What is expected
Scan the lines below for the string "site" and report how many lines contain it, giving only the number.

Data for this task
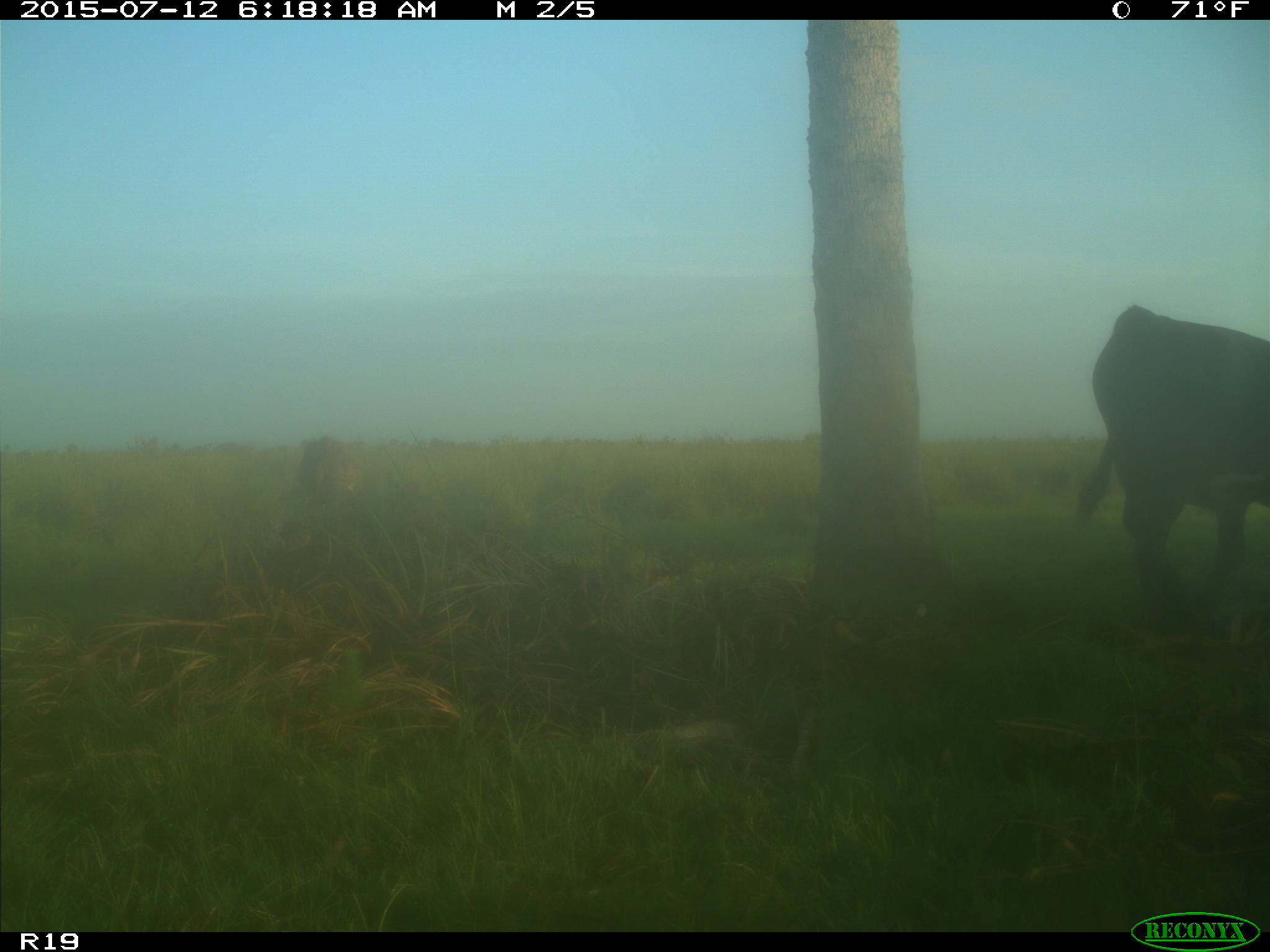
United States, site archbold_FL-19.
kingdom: Animalia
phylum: Chordata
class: Mammalia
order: Artiodactyla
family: Bovidae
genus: Bos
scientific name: Bos taurus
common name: domestic cow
Bos taurus (domestic cow).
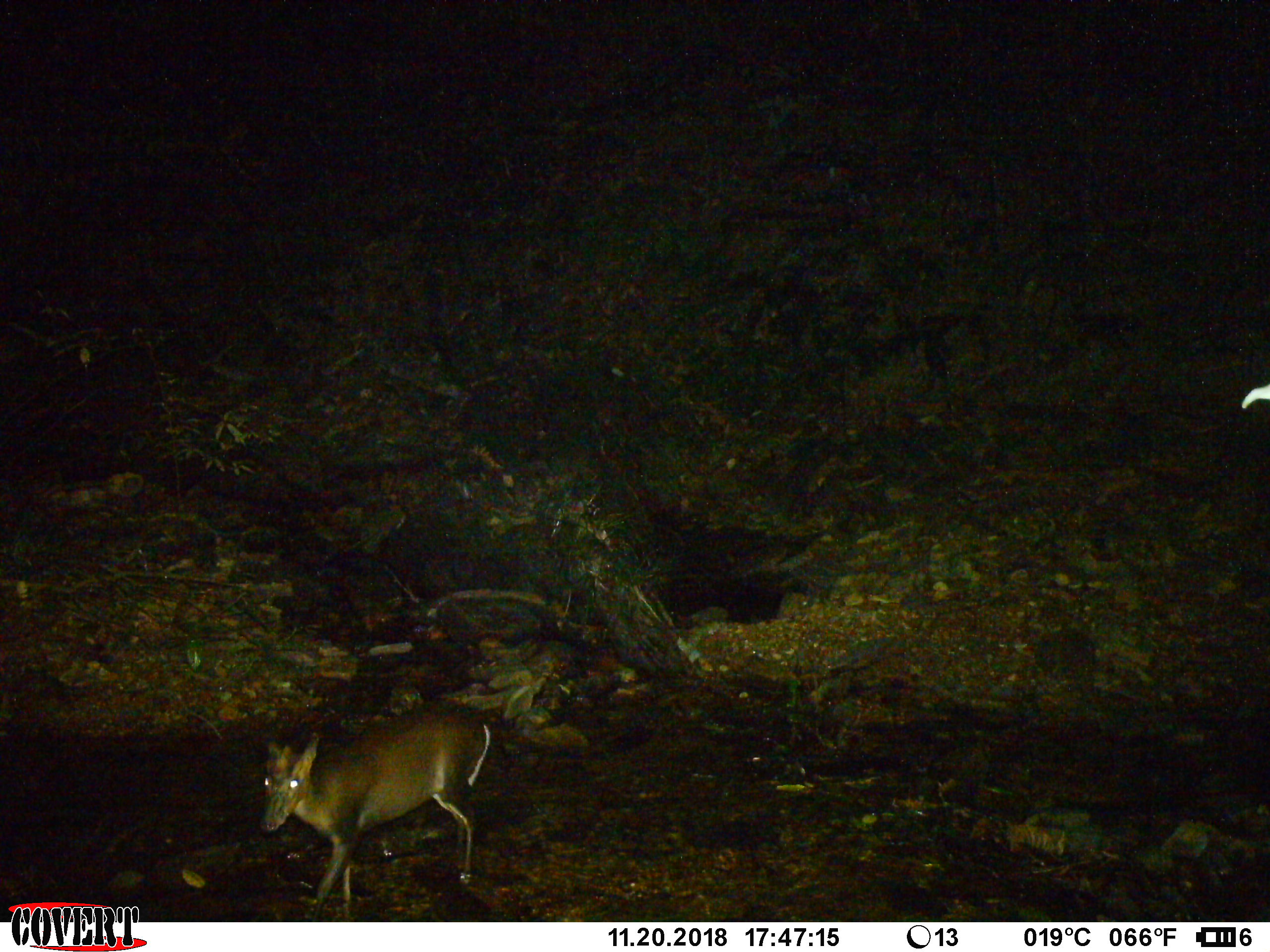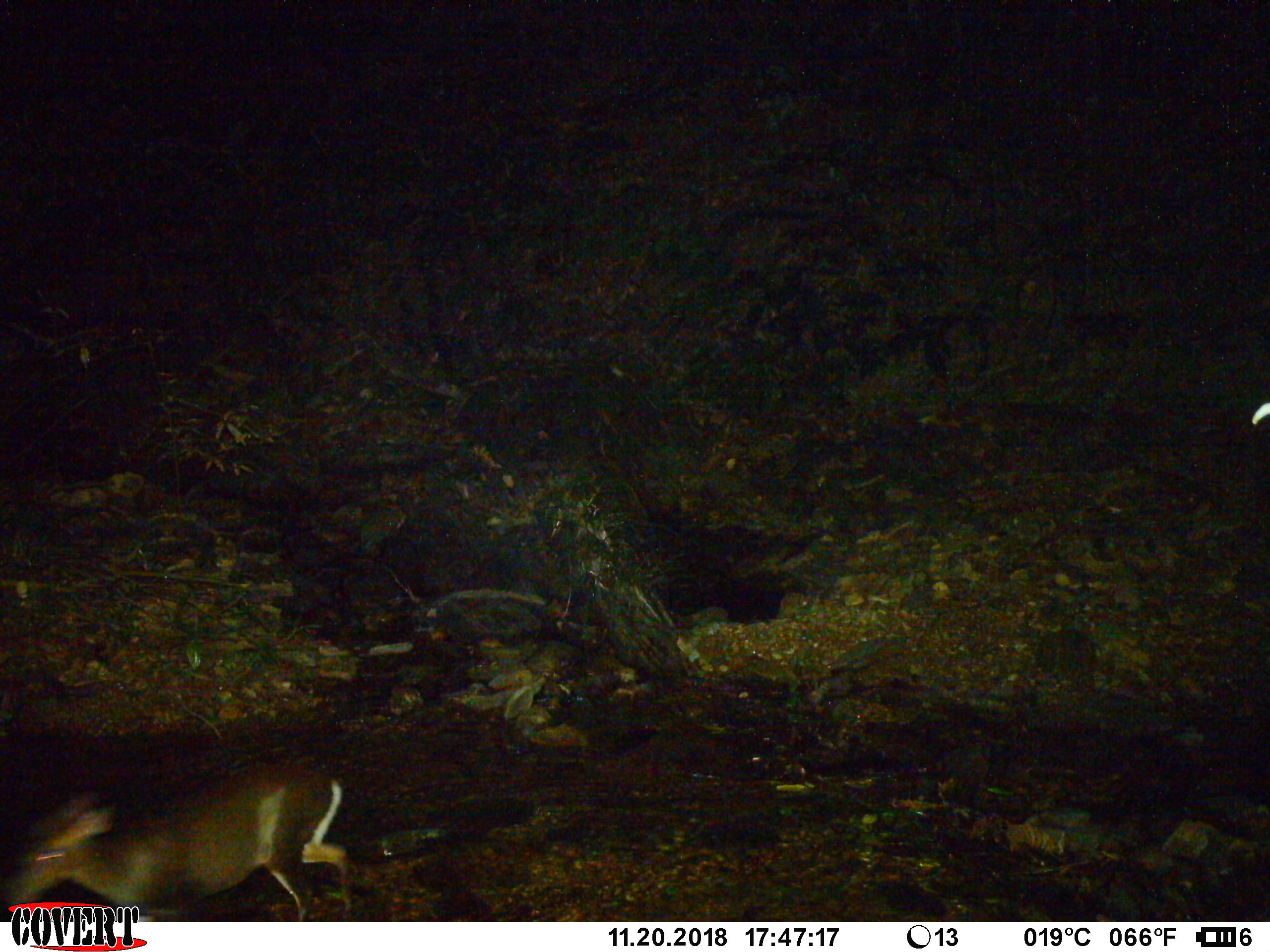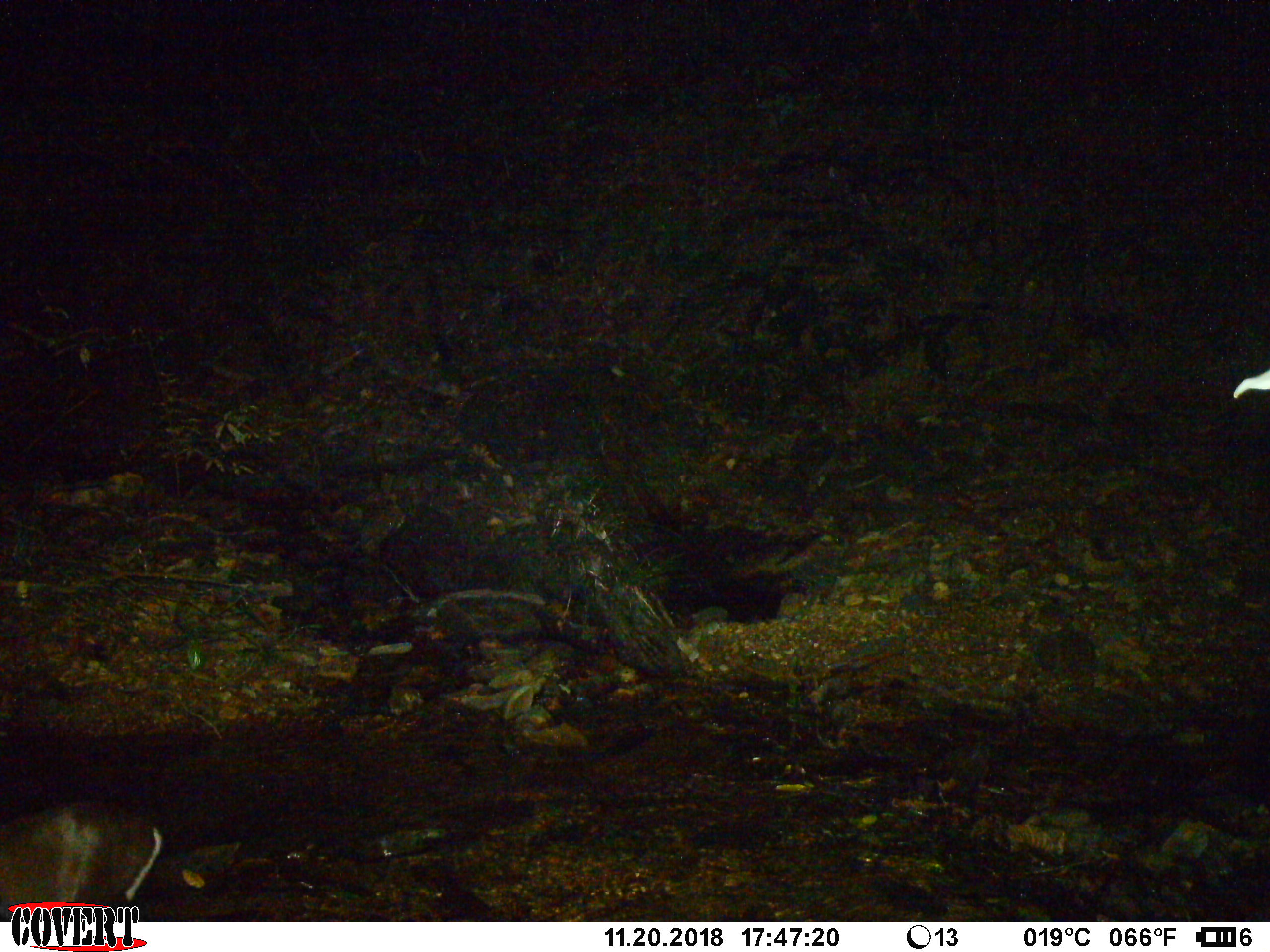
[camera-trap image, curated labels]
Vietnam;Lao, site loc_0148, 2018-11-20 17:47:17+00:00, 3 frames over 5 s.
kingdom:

Your response
2